→ PAGE:
**********

When Solaire Resort & Casino opened its first phase in March 2013, observers proclaimed it set a new standard for the Philippine market. With its Phase 1A Sky Tower that opened in late November, “Solaire raised the bar again. They definitely outdid Phase I with Phase 1A,” says Francis Hernando, vice president for Licensing and Development of the country’s gaming regulator, Pagcor.

“The Sky Tower elevates Solaire yet another step higher into the very top tier of world-class integrated resorts, and is a tremendous game changer in providing best-in-class guest experience,” Solaire President and Chief Operating Officer Thomas Arasi says. After joining Solaire in October 2013, Mr Arasi reportedly ordered key changes to Sky Tower as part of revamping the resort’s strategy and positioning. Despite that, Sky Tower arrived “on track and on spec,” parent company Bloomberry Chairman and Chief Executive Enrique Razon Jr said just ahead of the new wing’s 21st November ribbon cutting.

Solaire opened as the first property in Pagcor’s Entertainment City integrated resort district with a 488-room hotel tower and 18,500 square-meter (200,000 square foot) gaming area, plus a grand ballroom and about a half-dozen food and beverage options. Sky Tower advances Solaire toward becoming a full-fledged integrated resort with additional rooms, VIP gaming, F&B options, meeting rooms, and a theater, all packaged around a spectacular lobby. The $1.2 billion property, currently averaging 14,000 daily visitors, will roll out more non-gaming attractions throughout this year. Non-gaming revenue accounted for about 3.5% of Solaire’s third quarter overall revenue of 22.3 billion Philippine pesos (US$531 million). “The non-gaming side has performed well, noting, however, that much of our non-gaming is pretty much being sopped up and consumed by the gaming side. … So it’s really been supporting the gaming business,” Mr Arasi says. “Once we build out everything in the Sky Tower, we’ll be able to solidly grow our non-gaming business.”

**********

→ DATA EXTRACT:
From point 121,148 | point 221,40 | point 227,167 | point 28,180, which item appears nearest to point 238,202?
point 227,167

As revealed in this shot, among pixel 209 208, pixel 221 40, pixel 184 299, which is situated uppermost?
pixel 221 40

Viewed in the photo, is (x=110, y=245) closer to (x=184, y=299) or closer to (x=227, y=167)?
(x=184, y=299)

**********

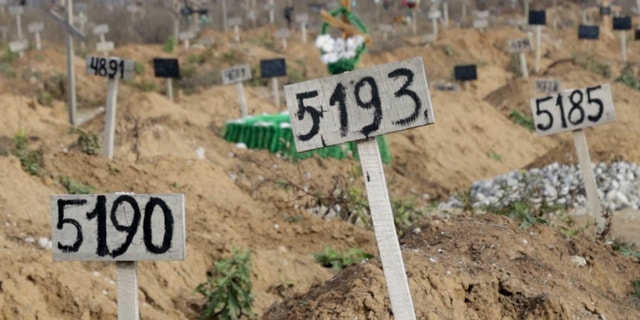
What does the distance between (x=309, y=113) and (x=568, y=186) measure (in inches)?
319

**********

→ SHORT TASK A: Reproduce verbatim the passage of the Solaire Resort article that begins at the words "When Solaire Resort" and stops after "country’s gaming regulator, Pagcor.".
→ SHORT TASK B: Extend the article about Solaire Resort & Casino's Sky Tower, picking up after its final sentence.

→ EXERCISE RESPONSE A:
When Solaire Resort & Casino opened its first phase in March 2013, observers proclaimed it set a new standard for the Philippine market. With its Phase 1A Sky Tower that opened in late November, “Solaire raised the bar again. They definitely outdid Phase I with Phase 1A,” says Francis Hernando, vice president for Licensing and Development of the country’s gaming regulator, Pagcor.

→ EXERCISE RESPONSE B:
SPLASHY START

Sky Tower’s two-story-high lobby atrium makes an immediate splash with a twin waterfall highlighting a tropical garden with palm trees and other greenery. Natural light pours in through the central skylight. Oasis Garden Café serves as the atrium’s striking centerpiece. Sheathed in light wood loosely woven to resemble a bird’s nest, Oasis is an inviting patisserie by day and a stylish piano lounge once the sun goes down.

With views of the lobby and Manila Bay, Waterside Restobar advances the gastro-bar concept, serving meals and snacks with Mediterranean and Latin accents from its ensemble of show kitchens. Waterside’s next step will be alfresco dining, including tapas at sunset.

Like the rest of Solaire, the lobby features original modern artwork, many pieces from the private collection of Mr Razon, a billionaire thanks to his global ports business. A massive abstract canvas by Philippine artist Gen Cab on the wall facing Sky Tower’s reception area has been valued at US$1 million.

Sky Tower brings Solaire’s key count to 800. “We’re fairly bigsized now, but I would strongly suggest we feel more intimate than most other places like us do,” Mr Arasi says. “It’s how we’re designed. It’s a more intimate design. It’s different venues within the overall envelope.” Some credit is also due Solaire’s 5,600 employees, whom Mr Arasi calls “the best team members I’ve ever worked with.”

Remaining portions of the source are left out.